The Smart Money: Economic populism

Posted Tuesday, September 24, 2013 in Analysis

The Smart Money: Economic populism

by Gina Hamilton

Economic populism, or as I prefer to call it, the rise of the angry middle class, had its modern roots in a place that one might think curious. 

Around this time of year, shareholders get proxy tickets from the companies in which they invest.  The ticket allows the shareholder to go to the annual meeting if they wish, or to vote by proxy for a number of people, recommended by the board of directors, who will vote in the shareholder's interest.  You only need one share to go to the meeting.

And for years, with the market going up, no real understanding about CEO salaries on the horizon, and without a lot of concern about whether the business was operating ethically or not, shareholders were content to do so.

However, in 2009, an interesting phenomenon began to occur.  Shareholders started showing up for the annual meetings, mostly to financial services corporations, insurance companies, and energy companies.  This unnerved the board, and especially the CEO, who was almost always the target of the shareholders' ire.  Boards of directors had given up the right to deal with CEO compensation to a subcommittee, called a "compensation committee", which invariably found that the CEO was worth twice what he was earning, and recommended compensating him accordingly.  And that wouldn't have been a problem before 2008 for the financial services companies (energy shareholders had already had a taste of this after the Enron scandal), but after the crash, shareholders started reading the fine print.

These were the people, after all, whose decisions crashed the economy and lost the shareholders a lot of money.  They began a movement to return compensation questions to the board, where the issue had to be hashed out in the annual meeting, in front of the expectant eyes of thousands of shareholders.

Shareholders wanted more, and they eventually got it.  In the Dodd-Frank Financial Services Act, shareholders have to approve executive pay increases, not the board, and certainly not some unaccountable "compensation committee".

Now, while the market is in an upswing, most shareholders have gone back to sleep a bit, but they have the tool in hand to change the corporate culture if the market falls - and the corporations know it.

A poll taken just before the election in 2012 asked this question: "Which do you think is the bigger problem in this country—unfairness in the economic system that favors the wealthy, or over-regulation of the free market that interferes with growth and prosperity?" Fifty-two percent said it was "unfairness", while 37 percent thought it was overregulation.  A poll taken in 2013 found that 61 percent thought the government should do more to close the gap between rich and poor, while 35 percent disagreed. 

Out of nowhere, Occupy Wall Street and other similar movements around the country sprang up, daring to speak about income inequality.  Although those with vested interests in the status quo decried such tactics as "class warfare", the middle class, who believed class warfare had been waged against them for years, was having none of it.  The movement had legs, and after the Arab Spring, the Occupy summer and fall had Americans from every walk of life participating.

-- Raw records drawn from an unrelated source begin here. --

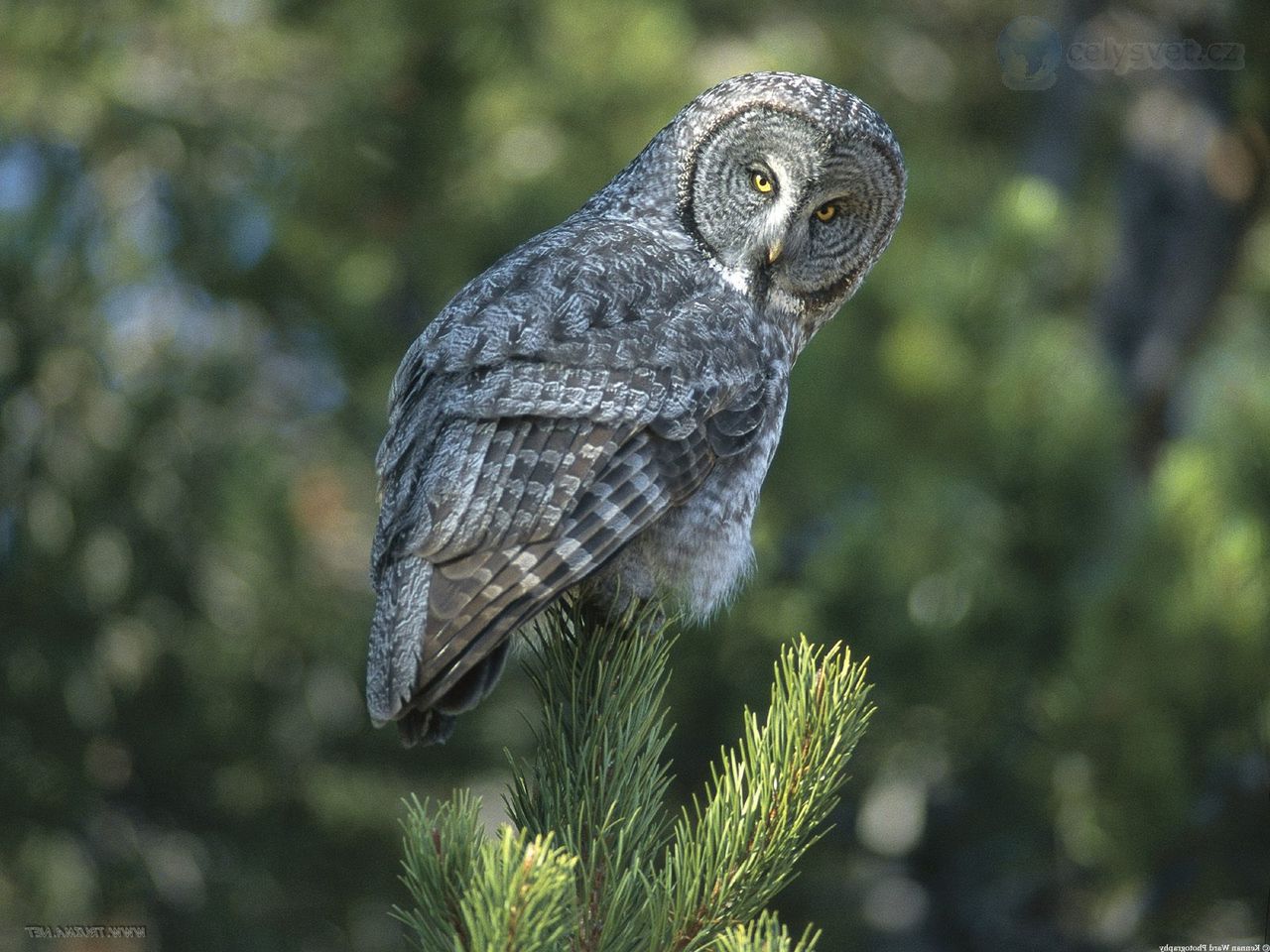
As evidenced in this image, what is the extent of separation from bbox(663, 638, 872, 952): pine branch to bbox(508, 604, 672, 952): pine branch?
0.08m

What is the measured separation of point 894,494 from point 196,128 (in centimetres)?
380

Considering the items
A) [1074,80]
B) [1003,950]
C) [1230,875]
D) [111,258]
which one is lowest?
[1003,950]

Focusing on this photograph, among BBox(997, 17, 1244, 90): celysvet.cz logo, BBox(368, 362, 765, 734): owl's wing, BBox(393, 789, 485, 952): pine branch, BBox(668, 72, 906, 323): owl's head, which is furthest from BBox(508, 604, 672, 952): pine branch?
BBox(997, 17, 1244, 90): celysvet.cz logo

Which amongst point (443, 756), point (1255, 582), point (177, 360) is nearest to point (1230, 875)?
point (1255, 582)

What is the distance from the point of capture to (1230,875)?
5023 mm

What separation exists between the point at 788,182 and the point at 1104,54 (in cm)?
562

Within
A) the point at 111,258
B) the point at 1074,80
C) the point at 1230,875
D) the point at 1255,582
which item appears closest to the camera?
the point at 1255,582

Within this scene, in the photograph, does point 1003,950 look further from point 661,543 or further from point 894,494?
point 661,543

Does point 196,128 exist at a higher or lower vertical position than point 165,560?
higher

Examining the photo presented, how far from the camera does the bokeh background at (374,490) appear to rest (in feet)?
16.0

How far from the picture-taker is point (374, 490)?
21.8ft

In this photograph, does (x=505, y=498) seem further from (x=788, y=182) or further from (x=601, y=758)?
(x=788, y=182)

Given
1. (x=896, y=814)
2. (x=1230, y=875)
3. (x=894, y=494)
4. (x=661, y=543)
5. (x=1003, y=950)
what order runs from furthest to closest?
(x=896, y=814) < (x=1003, y=950) < (x=894, y=494) < (x=1230, y=875) < (x=661, y=543)

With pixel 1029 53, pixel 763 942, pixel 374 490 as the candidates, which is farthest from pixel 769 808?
pixel 1029 53
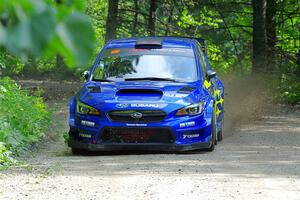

The reason the OWS movement resonated so broadly lies in the subsequent loss of so much housing wealth.  The 2008 meltdown and its aftermath have driven down the value of residential real estate by about 35 percent, and that included most or all of the equity that millions of middle class families had in their homes in 2007. Since 2007, the bottom 80 percent of Americans have lost up to half of their net wealth.

When middle-class Americans turned to Washington, they saw the resounding success of the government’s efforts to stabilize the financial markets – where the top one percent derive most of their wealth. The rich are back to becoming even richer. That’s the way America has operated for at least the last generation. What grates on middle-class Americans this time is that they’ve been getting poorer. And Washington has done little to stabilize the market from which they derive most of their wealth, which is housing.

Unions are making inroads into areas that no one ever thought they'd find footing.  On the day after Thanksgiving, unions managed to picket thousands of Walmarts across the country, finally achieving a victory of sorts and forcing Walmart to recognize their new union, "OUR Walmart".  While few stores are currently unionized, more walkouts and protests are planned for this fall and winter.

Fast food workers are also walking off the job and picketing their employers.  Cities are insisting that workers be given "liveable wages" if new stores are to open in their cities. 

And home-care and day-care workers, such as those who care for the elderly in their homes and people who work for day-care centers, are starting to organize, too. So too are contract workers, adjunct faculty at colleges, and so-called "pink collar" jobs, working in salons and spas.

The term "union", long a dirty word by those on the right, is making a comeback in America.  Service workers may never get the big bucks, but they may soon achieve a living wage.

It's a matter of time before other service workers get unionized, and corporations know it.  They are beginning to add perks to the job in an attempt to keep unions out, such as stock options, college tuition reimbursement, and bonuses.  However, corporations, who thought they had the upper hand with unemployed people, desperate for work, are finding that as the economy improves, workers aren't too impressed with their promises.

Balancing labor and capital, historically, is the only thing that has kept both parties to the economy in check.  With capital hemmed in by its own shareholders, and labor supported by nascent unions, the pendulum in the class wars may at last be swinging back toward the center.